▸ **Problem to work on**
Render the stretch of the material from the line containing "How far away is (146,177)" through the line containing "3.43 meters" as a Markdown table with the columns Row and Text. Include both of those lines, and omit blank lines.

++++++

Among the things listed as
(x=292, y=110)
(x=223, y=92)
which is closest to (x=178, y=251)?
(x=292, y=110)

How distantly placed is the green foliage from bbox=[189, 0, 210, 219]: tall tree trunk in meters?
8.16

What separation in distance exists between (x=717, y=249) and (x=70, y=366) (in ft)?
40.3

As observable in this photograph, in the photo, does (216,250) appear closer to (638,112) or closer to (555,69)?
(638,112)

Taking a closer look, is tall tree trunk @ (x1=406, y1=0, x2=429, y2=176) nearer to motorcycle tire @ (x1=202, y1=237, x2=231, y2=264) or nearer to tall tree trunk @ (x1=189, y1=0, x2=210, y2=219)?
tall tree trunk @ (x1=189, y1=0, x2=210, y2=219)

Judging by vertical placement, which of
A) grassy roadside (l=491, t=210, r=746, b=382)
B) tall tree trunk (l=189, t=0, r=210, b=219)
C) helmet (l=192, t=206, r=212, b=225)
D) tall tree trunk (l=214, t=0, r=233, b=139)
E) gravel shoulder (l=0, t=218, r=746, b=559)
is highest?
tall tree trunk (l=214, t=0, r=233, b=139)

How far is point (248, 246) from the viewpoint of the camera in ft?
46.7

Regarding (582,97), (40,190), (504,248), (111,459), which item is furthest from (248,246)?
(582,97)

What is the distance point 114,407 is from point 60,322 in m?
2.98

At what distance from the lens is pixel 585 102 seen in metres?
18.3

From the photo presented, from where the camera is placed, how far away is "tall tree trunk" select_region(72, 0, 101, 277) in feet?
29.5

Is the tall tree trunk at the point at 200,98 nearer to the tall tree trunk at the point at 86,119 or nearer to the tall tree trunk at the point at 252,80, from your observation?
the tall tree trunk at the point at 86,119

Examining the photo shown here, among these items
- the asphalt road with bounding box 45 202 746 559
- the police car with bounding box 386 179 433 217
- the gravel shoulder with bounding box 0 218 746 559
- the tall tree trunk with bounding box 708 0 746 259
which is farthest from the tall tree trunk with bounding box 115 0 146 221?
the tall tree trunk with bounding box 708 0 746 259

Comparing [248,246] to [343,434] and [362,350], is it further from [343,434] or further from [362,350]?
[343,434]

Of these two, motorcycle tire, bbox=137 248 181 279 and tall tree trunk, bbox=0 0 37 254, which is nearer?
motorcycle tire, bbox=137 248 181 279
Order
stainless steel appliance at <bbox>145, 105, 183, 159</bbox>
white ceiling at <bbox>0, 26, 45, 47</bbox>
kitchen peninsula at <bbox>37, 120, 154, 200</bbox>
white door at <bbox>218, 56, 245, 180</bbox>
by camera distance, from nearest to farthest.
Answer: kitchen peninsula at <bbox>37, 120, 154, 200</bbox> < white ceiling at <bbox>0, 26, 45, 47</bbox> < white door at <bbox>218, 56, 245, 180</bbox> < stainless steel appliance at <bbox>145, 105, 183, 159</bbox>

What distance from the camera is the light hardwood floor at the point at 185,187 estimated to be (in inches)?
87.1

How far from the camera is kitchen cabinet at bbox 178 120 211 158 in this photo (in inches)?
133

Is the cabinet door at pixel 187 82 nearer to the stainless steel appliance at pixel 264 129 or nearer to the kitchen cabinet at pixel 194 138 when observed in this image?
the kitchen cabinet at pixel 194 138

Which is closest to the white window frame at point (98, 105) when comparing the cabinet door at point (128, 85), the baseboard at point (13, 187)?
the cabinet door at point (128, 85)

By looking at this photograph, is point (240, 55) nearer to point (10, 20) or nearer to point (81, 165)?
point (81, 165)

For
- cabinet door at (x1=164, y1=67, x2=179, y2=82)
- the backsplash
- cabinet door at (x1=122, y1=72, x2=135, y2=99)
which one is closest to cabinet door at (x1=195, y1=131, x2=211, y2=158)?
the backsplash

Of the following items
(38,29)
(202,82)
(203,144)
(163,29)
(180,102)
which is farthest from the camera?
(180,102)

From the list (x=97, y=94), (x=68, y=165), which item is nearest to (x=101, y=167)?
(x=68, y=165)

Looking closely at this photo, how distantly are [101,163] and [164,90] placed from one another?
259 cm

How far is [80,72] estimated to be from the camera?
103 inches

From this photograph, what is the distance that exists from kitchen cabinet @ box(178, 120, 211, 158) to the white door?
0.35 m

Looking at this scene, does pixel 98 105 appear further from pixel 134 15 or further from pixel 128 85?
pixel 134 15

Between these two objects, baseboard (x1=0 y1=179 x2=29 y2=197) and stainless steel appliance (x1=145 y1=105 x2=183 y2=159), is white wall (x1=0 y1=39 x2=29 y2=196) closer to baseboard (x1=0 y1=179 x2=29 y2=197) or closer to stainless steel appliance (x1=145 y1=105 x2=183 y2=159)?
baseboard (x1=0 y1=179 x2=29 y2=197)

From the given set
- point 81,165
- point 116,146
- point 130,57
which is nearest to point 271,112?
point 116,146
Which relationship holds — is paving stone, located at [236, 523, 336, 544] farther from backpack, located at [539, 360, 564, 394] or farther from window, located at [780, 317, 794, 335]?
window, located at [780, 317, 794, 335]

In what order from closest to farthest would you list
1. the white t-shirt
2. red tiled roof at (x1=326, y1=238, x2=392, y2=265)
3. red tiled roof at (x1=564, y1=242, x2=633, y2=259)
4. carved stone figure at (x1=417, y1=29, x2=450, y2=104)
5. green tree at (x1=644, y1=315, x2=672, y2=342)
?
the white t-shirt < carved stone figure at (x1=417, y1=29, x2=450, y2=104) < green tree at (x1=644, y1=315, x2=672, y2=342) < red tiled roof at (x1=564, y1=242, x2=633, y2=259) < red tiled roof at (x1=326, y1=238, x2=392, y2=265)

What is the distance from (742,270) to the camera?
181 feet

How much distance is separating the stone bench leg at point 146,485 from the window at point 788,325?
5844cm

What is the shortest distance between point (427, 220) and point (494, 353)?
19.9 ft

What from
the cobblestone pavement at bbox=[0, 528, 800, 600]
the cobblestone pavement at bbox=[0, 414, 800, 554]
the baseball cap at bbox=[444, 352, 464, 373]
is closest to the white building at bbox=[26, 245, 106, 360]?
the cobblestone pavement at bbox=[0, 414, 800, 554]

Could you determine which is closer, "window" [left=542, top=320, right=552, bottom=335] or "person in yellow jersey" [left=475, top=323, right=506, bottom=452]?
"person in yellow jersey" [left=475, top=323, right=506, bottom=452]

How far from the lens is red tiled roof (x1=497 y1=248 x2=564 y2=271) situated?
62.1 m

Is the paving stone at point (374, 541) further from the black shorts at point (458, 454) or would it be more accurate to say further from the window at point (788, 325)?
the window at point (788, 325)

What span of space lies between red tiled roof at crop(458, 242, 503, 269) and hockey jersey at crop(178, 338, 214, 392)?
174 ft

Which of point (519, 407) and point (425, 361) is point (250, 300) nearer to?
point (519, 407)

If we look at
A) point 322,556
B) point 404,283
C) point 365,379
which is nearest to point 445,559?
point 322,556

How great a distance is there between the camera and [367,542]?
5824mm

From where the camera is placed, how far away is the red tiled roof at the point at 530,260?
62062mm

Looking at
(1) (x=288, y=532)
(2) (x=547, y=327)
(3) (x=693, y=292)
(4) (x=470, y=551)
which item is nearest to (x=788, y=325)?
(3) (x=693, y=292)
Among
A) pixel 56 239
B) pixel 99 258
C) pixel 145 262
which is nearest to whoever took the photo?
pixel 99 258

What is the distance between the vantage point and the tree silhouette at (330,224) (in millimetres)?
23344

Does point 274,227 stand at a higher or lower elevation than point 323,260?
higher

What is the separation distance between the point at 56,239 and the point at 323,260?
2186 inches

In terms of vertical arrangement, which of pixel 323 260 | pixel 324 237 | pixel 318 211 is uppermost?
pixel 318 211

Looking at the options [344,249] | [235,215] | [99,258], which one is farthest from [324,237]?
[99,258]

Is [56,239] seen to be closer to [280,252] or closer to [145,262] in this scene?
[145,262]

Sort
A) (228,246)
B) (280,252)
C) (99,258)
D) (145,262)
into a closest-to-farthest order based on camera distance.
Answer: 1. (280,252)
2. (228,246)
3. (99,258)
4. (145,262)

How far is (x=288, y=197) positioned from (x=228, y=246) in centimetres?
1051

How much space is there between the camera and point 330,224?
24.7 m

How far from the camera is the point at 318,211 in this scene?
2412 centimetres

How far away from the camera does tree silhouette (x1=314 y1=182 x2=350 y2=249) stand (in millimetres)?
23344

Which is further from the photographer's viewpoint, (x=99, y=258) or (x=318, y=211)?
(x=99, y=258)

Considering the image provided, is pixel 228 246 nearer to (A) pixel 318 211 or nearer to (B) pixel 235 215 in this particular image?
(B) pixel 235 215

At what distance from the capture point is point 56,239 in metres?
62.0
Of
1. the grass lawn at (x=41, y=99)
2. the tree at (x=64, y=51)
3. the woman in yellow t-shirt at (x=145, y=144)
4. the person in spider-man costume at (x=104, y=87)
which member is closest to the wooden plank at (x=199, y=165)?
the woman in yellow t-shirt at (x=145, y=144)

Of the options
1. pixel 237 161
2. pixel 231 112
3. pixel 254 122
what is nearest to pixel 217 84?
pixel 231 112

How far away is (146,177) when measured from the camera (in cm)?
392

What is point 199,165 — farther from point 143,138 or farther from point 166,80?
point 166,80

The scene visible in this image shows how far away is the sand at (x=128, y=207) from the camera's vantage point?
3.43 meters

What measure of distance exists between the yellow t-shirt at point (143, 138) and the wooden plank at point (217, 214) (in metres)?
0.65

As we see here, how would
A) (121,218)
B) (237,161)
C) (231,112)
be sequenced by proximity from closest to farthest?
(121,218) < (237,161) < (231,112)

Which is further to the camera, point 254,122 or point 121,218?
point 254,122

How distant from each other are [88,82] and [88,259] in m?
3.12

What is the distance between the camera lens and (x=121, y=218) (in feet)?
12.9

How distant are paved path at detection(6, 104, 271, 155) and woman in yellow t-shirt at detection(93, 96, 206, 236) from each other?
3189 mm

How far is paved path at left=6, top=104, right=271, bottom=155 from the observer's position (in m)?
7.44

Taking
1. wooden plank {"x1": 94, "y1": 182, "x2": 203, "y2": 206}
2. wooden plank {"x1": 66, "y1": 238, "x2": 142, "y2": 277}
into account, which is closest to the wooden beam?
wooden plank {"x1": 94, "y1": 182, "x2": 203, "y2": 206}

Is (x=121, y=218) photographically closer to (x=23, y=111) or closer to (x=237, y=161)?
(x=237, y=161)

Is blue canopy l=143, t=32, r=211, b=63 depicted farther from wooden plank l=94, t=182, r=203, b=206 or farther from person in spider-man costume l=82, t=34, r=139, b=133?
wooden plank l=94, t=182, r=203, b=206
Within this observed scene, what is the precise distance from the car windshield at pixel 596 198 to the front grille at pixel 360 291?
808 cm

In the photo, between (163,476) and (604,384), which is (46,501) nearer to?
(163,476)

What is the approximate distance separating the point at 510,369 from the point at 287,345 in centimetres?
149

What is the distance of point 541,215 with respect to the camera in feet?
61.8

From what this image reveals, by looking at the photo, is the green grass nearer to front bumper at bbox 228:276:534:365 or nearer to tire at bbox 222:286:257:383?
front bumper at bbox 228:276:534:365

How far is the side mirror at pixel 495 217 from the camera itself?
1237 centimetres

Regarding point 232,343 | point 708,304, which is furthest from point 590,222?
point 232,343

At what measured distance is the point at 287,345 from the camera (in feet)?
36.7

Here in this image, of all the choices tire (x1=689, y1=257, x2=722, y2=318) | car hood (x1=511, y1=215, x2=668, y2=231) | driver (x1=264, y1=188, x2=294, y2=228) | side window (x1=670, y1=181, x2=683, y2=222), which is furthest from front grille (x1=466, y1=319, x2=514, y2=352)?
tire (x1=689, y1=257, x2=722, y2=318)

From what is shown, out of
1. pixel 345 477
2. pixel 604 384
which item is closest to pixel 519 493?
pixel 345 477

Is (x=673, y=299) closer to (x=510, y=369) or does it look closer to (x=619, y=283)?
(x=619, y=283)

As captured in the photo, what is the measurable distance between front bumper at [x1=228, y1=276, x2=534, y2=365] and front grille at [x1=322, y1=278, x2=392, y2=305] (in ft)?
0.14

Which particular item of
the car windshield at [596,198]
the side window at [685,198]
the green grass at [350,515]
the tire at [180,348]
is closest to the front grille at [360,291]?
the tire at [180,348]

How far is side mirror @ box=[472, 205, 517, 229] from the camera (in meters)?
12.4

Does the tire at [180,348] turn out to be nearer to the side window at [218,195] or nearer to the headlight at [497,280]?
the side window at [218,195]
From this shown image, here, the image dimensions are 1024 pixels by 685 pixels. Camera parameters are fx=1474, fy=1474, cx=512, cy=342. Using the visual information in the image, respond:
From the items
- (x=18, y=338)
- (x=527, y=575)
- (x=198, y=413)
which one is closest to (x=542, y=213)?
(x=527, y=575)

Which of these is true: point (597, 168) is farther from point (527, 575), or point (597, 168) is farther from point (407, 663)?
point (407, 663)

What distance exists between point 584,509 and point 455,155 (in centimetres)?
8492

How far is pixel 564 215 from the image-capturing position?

++++++

▸ **Problem solution**
| Row | Text |
|---|---|
| 1 | How far away is (146,177) when measured from the camera (in cm)? |
| 2 | 392 |
| 3 | What is point 199,165 — farther from point 143,138 or farther from point 166,80? |
| 4 | point 166,80 |
| 5 | The scene visible in this image shows how far away is the sand at (x=128, y=207) from the camera's vantage point? |
| 6 | 3.43 meters |